**READING PASSAGE**:
Re: "markers" codepoints for some combining letter sets in Dravidian scripts

From: N. Ganesan (naa.ganesan@gmail.com)
Date: Wed Apr 12 2006 - 21:34:34 CST

  • Next message: Markus Scherer: "Re: Unicode 5.0 Character Count?"

    The need for "markers" in the Dravidian scripts
    of India was mentioned. As an example,
    2 "markers" for Telugu (Telugu abbreviation marker,
    Telugu alveolar marker for TCA and TJA) and 3 "markers"
    for Malayalam scripts were shown as illustrative
    examples.

    Let us take the case of Malayalam possible
    code-points:

    (a) Malayalam gemination marker:
    It has a ramp/saw_tooth shape which ligates at the
    bottom in conjuncts like cca and rvva, etc.,
    In transliteration, the geminate marker
    can be represented for cca as c.ca .

    (b) Malayalam short u marker:

    Unicode has a Virama based model
    where the Virama normally deletes/"kills"
    inherent "a" in "consonants"/akSarams like [ka].

    So, in order to make abugidas with short u,
    no need to stack a Virama after
    [consonant] + [vowel modifier u] abugidas.
    That will break the normal Unicode meaning of Virama
    in Indic scripts, and create an unusual function
    for Virama only in Malayalam. Similary,
    no need to use [ku], ZWxJ followed by Virama
    for saMvRthokaram u in Malayalam.
    Typically, samvRuthokaram u is transliterated
    as [consonant] + u with breve (U+016D).
    http://homepage.ntlworld.com/stone-catend/trinotes.htm

    (c) Malayalam 'cillu' (prepausal consonant) marker:

    Like (b) where Virama properties for just Malayalam
    alone need to be changed if we don't have "short u"
    marker code-point and a corrsponding combining sign,
    it is better if we do not use special properties
    for ZWxJ, Virama in the case of Malayalam cillus.
    Antoine Leca mentioned a cillu-y today,
    possibly there are some more cillus (that will
    be brought to attention). So, the question is:
    does UTC want to encode, say, 10,12 or 14
    code-points for cillus (which will divorce them
    from their root consonants which is not good
    linguistically)?

    Please note the distinct cillu-m (which not in the shape of
    Malayalam anuswaram). The distinct shapes
    of Malayalam cillus (Ref. : R. Gruenendahl)

**DATA**:

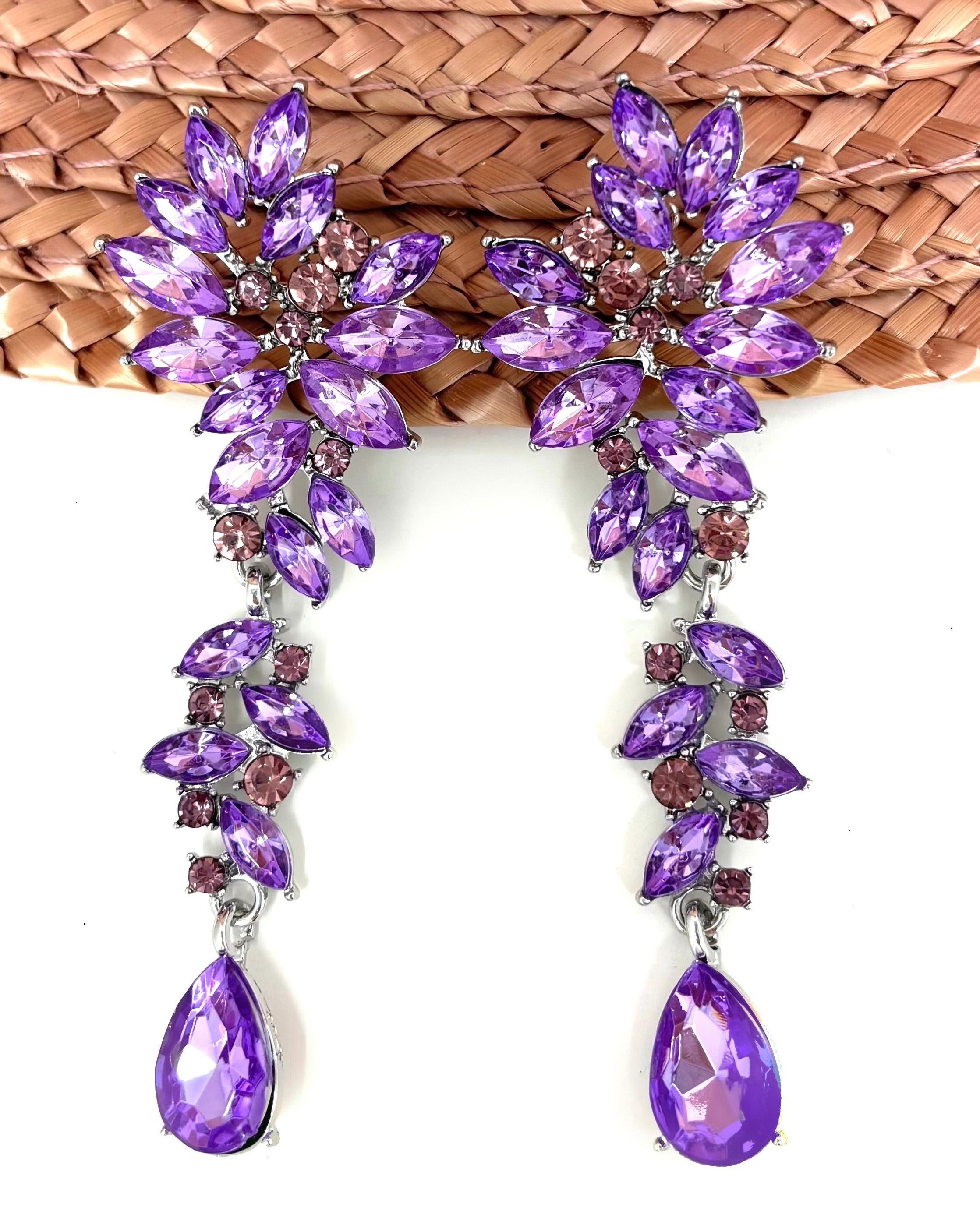 Pendientes Audrey morado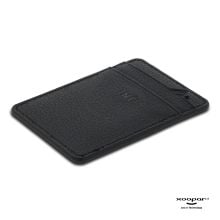 3198 | Xoopar Iné Mini NFC Wallet Recycled Leather in schwarz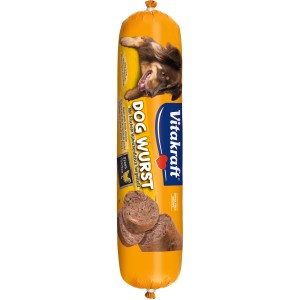 Vitakraft Hundewurst 1kg, Hunde-Belohnungssnack mit Huhn, ohne Zucker und Farbstoffe.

**ACTIVITY 1**: Please reproduce the post on Dravidian script markers without any change, starting at the words "marker code-point and" and ending after "linguistically)?".
**ACTIVITY 2**: Continue the post on Dravidian script markers from its last sentence onward.
The listing was taken from a separate source.

**EXERCISE RESPONSE 1**:
marker code-point and a corrsponding combining sign,
    it is better if we do not use special properties
    for ZWxJ, Virama in the case of Malayalam cillus.
    Antoine Leca mentioned a cillu-y today,
    possibly there are some more cillus (that will
    be brought to attention). So, the question is:
    does UTC want to encode, say, 10,12 or 14
    code-points for cillus (which will divorce them
    from their root consonants which is not good
    linguistically)?

**EXERCISE RESPONSE 2**:
    are given in the pdf attachment in:
    http://groups.google.com/group/CTamil/msg/f5ac450e80b33bfb
    (click download, save to desktop to open the pdf).
    Transliteration of cillu is done with a : sign.
    Note 12 in
    http://homepage.ntlworld.com/stone-catend/trinotes.htm

    In the pdf file, Cillus shown are for 9 consonants:
    ka, na, nna, ma, ra, ta, la, lla, llla.
    Note the llla-specific cillu in the pdf.
    Also, the cillu_l and cillu_t can be differentiated
    with the glyphs given. Take for example,
    the third glyph for cillu_t and the second one
    for cillu_l. This is also adhered to in
    the Library of Congress ALA-LC romanization table:
    http://www.loc.gov/catdir/cpso/romanization/malayala.pdf
    Of course, the codepoints for cillu_l and cillu_t
    are different.

    A. Leca wrote:
    >Until now, it is not known if cillu-l (and,
    >as far as I can see, your putative cillu-t as well)
    >should be encoded as <0D31, 0D4D, 200D>
    >or U+0D7B. But nothing more.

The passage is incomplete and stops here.